It’s 1985, and you’ve just moved to Missouri from the great state of Wisconsin (Snow Be Upon It). You’ve spent a year in your rich relatives’ basement before your poor sainted mother could work her way off of the frozen onion assembly line into a typist (with typewriters!) position with the government and could afford to shelter you and your brother in a 12′ x 60′ trailer in a semi-rural Missouri trailer park. You’re not supposed to leave the trailer as a “latchkey kid,” and all you’ve got for amusement is the Polaroid Instant Camera you got for selling cards adverised on the back of comic books (thank you, Captain Olympic!), a film cartridge you might have earned with some months’ worth of fifty-cents-a-week allowance for cleaning the said trailer and cooking dinner every night, a stray dog herded from traffic into your household, and a kid brother. What do you do for fun?

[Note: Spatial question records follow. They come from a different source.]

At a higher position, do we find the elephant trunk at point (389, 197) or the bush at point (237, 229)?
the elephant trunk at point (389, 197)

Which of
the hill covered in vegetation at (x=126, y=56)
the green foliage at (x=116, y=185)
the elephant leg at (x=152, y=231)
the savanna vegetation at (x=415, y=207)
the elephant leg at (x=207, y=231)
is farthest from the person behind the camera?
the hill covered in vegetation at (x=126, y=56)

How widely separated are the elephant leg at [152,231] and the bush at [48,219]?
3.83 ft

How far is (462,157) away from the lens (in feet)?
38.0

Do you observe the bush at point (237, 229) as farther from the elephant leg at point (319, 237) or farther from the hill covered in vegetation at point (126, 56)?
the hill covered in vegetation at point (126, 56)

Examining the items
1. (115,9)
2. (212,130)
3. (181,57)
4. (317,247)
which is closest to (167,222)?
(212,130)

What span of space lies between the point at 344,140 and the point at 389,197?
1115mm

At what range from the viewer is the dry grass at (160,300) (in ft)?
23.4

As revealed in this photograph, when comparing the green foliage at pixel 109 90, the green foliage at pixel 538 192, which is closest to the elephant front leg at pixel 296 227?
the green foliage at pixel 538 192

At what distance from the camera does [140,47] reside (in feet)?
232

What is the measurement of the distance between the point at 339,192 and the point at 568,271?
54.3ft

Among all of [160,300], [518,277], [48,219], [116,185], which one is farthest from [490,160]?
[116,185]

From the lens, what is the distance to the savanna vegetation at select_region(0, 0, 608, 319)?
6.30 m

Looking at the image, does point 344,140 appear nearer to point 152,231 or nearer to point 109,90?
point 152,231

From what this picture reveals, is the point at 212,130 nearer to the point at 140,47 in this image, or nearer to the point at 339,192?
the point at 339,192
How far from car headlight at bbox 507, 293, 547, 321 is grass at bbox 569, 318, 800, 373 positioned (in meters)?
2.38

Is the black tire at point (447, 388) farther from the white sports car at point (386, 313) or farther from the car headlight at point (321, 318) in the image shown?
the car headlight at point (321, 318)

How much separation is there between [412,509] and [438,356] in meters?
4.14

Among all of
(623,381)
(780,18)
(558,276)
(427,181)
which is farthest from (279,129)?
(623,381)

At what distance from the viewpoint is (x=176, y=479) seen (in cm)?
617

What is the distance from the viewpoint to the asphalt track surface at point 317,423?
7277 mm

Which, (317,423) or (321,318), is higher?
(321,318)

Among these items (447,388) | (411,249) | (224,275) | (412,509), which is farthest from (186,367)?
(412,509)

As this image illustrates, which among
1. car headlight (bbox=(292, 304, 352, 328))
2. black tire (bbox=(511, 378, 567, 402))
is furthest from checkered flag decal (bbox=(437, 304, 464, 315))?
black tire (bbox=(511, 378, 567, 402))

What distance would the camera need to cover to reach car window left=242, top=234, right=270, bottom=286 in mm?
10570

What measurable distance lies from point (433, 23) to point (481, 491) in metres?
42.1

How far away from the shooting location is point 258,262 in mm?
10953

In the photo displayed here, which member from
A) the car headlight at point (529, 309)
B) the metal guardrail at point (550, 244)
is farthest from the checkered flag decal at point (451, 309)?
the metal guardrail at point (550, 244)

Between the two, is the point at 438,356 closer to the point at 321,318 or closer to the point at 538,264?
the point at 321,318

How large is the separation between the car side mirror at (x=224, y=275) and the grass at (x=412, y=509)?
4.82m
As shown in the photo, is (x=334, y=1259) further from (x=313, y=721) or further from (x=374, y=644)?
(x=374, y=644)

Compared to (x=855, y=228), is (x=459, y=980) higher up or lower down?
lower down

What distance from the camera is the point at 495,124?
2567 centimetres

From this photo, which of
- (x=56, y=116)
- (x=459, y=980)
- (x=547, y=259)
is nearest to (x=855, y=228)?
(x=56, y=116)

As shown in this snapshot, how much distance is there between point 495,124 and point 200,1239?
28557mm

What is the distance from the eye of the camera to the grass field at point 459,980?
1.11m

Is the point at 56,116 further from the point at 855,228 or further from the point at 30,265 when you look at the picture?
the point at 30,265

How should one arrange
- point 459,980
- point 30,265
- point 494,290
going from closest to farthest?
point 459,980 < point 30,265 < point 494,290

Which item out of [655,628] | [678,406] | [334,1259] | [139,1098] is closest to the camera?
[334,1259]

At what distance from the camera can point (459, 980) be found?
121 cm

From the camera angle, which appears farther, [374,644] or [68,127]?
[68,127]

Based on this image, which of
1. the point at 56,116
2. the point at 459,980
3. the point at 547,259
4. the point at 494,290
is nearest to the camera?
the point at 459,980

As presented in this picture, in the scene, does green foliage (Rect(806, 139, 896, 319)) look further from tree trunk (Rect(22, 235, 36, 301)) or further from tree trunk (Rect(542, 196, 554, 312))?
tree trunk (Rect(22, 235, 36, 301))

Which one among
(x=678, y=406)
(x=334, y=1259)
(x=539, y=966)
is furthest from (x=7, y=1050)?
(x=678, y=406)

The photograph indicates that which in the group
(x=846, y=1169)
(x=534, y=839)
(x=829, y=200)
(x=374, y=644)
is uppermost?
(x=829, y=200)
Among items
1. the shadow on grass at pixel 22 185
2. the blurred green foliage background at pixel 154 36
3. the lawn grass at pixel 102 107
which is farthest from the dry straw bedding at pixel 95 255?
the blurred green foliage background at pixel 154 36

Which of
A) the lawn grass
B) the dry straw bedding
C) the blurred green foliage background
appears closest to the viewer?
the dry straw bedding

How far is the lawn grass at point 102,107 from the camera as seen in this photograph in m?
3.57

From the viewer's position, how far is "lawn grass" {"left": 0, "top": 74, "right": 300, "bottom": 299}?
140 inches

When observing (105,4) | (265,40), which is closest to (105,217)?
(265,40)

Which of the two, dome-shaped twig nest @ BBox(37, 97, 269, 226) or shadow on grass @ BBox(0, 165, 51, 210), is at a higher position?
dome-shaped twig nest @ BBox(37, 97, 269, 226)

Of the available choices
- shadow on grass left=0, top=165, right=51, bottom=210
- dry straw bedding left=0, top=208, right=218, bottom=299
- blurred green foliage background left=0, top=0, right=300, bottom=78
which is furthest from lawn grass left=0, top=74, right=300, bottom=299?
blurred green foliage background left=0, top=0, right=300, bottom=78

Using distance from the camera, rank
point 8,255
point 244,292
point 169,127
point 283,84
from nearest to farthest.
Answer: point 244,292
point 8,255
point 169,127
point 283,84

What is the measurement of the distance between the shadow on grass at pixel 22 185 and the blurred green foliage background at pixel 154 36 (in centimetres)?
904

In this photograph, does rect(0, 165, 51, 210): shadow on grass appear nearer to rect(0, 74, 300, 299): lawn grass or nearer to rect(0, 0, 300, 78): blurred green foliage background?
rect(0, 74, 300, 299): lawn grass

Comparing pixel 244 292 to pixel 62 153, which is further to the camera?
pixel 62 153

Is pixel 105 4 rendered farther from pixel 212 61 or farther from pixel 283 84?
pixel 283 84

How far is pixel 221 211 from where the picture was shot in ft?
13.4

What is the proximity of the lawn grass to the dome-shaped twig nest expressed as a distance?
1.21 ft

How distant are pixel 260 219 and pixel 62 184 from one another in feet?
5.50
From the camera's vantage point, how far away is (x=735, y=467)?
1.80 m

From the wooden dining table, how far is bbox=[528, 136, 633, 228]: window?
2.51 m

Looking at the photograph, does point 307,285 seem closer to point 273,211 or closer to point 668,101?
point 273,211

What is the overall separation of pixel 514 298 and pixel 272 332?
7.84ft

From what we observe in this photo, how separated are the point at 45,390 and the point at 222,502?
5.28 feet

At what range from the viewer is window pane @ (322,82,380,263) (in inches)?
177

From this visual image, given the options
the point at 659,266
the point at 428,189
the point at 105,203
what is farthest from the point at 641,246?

You stage a set of photos illustrating how your dog is a genius. Just like she told you to.

Behold:

Cricket, The Genius

Cricket reading Omni
Cricket reading Omni on the sofa of our 1968 Star mobile home.

Cricket reading the financial pages
Cricket reading the financial pages at the table. The cookie there is for later, not to draw and hold the dog’s attention while the photograph was taken. It’s a real shame we didn’t take her advice and short everything in October 1987.

Cricket playing cards
Cricket playing my brother at cards, looking for her stake to short sell everything in October 1987. Unfortunately, preteen children from trailer parks rarely have the scratch needed to impress brokers.

Cricket doing Kevin's homework
Cricket did my brother’s homework. Although she was smart for a dog, apparently she didn’t care much for elementary school social studies.

Cricket doing a crossword puzzle
Cricket loved crossword puzzles, but the ones in the St. Louis Post-Dispatch didn’t challenge her much.

One of my first short stories, written in middle school, was a little two page bit written from Cricket’s point of view. The short story was fittingly rejected by McCall’s in my first magazine submission. I’ve lost that rejection letter, which would otherwise be the pride of my extensive collection.

As a hare-brained money making scheme, I created the official fan club for that dog. For some princely annual sum, you would get a membership card printed on dot matrix, cut crookedly, and laminated with some sheets I bought at the flea market:

Cricket fan club membership

Wonder of wonder, I think I actually sold one of these to the kid across the street for a quarter. I even produced the first monthly Cricket fan club newsletter, but then it tailed off to some other projects.

This is where I add a snappy conclusion that leaves you with some bon mot to mull over. I don’t got one. All I have is a handful of cutesy dog pictures and a couple of memories to share. Make your own bon mot.